What is being asked: Print all of the data exactly.
===
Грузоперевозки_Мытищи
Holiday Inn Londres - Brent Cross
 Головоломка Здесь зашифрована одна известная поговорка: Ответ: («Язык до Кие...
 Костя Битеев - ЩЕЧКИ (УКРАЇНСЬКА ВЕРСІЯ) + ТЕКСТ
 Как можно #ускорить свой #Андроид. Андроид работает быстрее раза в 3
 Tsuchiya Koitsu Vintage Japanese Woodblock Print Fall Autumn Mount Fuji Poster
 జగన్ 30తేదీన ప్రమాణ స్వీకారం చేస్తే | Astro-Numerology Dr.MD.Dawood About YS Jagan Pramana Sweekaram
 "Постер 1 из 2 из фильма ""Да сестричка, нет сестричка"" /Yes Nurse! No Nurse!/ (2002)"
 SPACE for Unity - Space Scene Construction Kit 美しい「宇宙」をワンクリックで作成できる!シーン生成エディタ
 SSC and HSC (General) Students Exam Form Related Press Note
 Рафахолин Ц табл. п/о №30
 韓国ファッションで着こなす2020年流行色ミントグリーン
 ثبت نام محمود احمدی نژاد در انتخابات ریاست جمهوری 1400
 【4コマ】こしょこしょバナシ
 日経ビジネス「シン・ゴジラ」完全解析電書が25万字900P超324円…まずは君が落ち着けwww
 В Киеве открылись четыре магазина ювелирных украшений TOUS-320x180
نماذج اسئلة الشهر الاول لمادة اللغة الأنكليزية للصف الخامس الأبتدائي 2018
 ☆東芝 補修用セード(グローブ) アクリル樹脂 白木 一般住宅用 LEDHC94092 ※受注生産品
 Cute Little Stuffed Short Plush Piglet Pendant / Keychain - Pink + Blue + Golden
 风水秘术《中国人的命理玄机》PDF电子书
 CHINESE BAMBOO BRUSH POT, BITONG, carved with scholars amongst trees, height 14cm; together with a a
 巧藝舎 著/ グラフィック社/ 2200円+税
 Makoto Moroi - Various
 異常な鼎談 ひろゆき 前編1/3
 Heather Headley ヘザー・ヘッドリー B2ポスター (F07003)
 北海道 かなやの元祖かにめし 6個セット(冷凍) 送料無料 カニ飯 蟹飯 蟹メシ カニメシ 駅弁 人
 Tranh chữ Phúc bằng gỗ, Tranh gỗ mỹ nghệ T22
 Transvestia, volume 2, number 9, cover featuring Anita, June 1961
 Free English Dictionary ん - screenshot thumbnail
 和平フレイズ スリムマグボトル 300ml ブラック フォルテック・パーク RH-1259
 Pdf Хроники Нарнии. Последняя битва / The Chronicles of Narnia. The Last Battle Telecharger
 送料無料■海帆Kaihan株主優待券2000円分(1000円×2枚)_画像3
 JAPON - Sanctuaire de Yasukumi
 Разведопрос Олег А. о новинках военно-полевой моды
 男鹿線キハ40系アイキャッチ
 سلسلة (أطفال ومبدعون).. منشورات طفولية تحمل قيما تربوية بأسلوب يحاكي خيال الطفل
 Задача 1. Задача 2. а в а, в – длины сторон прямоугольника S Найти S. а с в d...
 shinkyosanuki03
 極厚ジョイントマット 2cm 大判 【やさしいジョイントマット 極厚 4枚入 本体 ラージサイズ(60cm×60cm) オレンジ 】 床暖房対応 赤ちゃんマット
===
Response to the exercise:
Грузоперевозки_Мытищи
Holiday Inn Londres - Brent Cross
 Головоломка Здесь зашифрована одна известная поговорка: Ответ: («Язык до Кие...
 Костя Битеев - ЩЕЧКИ (УКРАЇНСЬКА ВЕРСІЯ) + ТЕКСТ
 Как можно #ускорить свой #Андроид. Андроид работает быстрее раза в 3
 Tsuchiya Koitsu Vintage Japanese Woodblock Print Fall Autumn Mount Fuji Poster
 జగన్ 30తేదీన ప్రమాణ స్వీకారం చేస్తే | Astro-Numerology Dr.MD.Dawood About YS Jagan Pramana Sweekaram
 "Постер 1 из 2 из фильма ""Да сестричка, нет сестричка"" /Yes Nurse! No Nurse!/ (2002)"
 SPACE for Unity - Space Scene Construction Kit 美しい「宇宙」をワンクリックで作成できる!シーン生成エディタ
 SSC and HSC (General) Students Exam Form Related Press Note
 Рафахолин Ц табл. п/о №30
 韓国ファッションで着こなす2020年流行色ミントグリーン
 ثبت نام محمود احمدی نژاد در انتخابات ریاست جمهوری 1400
 【4コマ】こしょこしょバナシ
 日経ビジネス「シン・ゴジラ」完全解析電書が25万字900P超324円…まずは君が落ち着けwww
 В Киеве открылись четыре магазина ювелирных украшений TOUS-320x180
نماذج اسئلة الشهر الاول لمادة اللغة الأنكليزية للصف الخامس الأبتدائي 2018
 ☆東芝 補修用セード(グローブ) アクリル樹脂 白木 一般住宅用 LEDHC94092 ※受注生産品
 Cute Little Stuffed Short Plush Piglet Pendant / Keychain - Pink + Blue + Golden
 风水秘术《中国人的命理玄机》PDF电子书
 CHINESE BAMBOO BRUSH POT, BITONG, carved with scholars amongst trees, height 14cm; together with a a
 巧藝舎 著/ グラフィック社/ 2200円+税
 Makoto Moroi - Various
 異常な鼎談 ひろゆき 前編1/3
 Heather Headley ヘザー・ヘッドリー B2ポスター (F07003)
 北海道 かなやの元祖かにめし 6個セット(冷凍) 送料無料 カニ飯 蟹飯 蟹メシ カニメシ 駅弁 人
 Tranh chữ Phúc bằng gỗ, Tranh gỗ mỹ nghệ T22
 Transvestia, volume 2, number 9, cover featuring Anita, June 1961
 Free English Dictionary ん - screenshot thumbnail
 和平フレイズ スリムマグボトル 300ml ブラック フォルテック・パーク RH-1259
 Pdf Хроники Нарнии. Последняя битва / The Chronicles of Narnia. The Last Battle Telecharger
 送料無料■海帆Kaihan株主優待券2000円分(1000円×2枚)_画像3
 JAPON - Sanctuaire de Yasukumi
 Разведопрос Олег А. о новинках военно-полевой моды
 男鹿線キハ40系アイキャッチ
 سلسلة (أطفال ومبدعون).. منشورات طفولية تحمل قيما تربوية بأسلوب يحاكي خيال الطفل
 Задача 1. Задача 2. а в а, в – длины сторон прямоугольника S Найти S. а с в d...
 shinkyosanuki03
 極厚ジョイントマット 2cm 大判 【やさしいジョイントマット 極厚 4枚入 本体 ラージサイズ(60cm×60cm) オレンジ 】 床暖房対応 赤ちゃんマット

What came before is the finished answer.